Data listing:
⁂

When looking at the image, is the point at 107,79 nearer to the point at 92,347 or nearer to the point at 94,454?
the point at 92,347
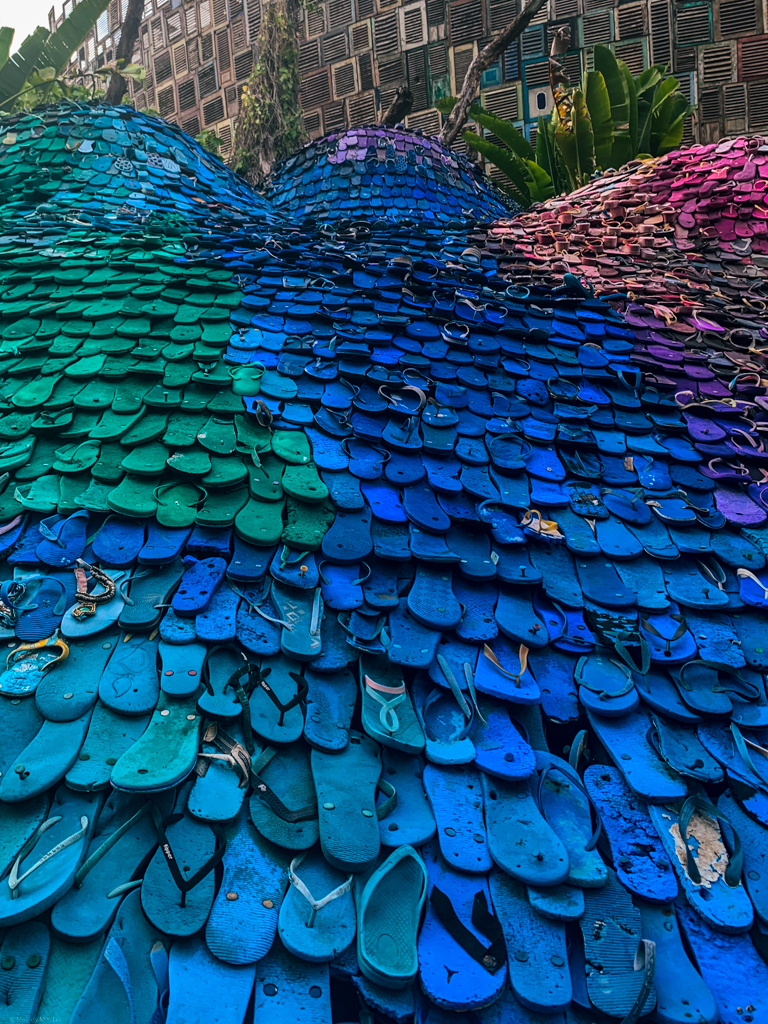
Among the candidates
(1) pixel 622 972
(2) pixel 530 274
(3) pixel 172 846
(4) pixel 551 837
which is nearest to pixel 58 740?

⁂

Directive:
Write out every line of the material above word for word, leaving out the pictures.

Exercise result:
When looking at the image, is the point at 107,79 nearer to the point at 92,347 or nearer to the point at 94,454?
the point at 92,347
Among the candidates
(1) pixel 622 972
(2) pixel 530 274
(3) pixel 172 846
(4) pixel 551 837
which is nearest to pixel 58 740?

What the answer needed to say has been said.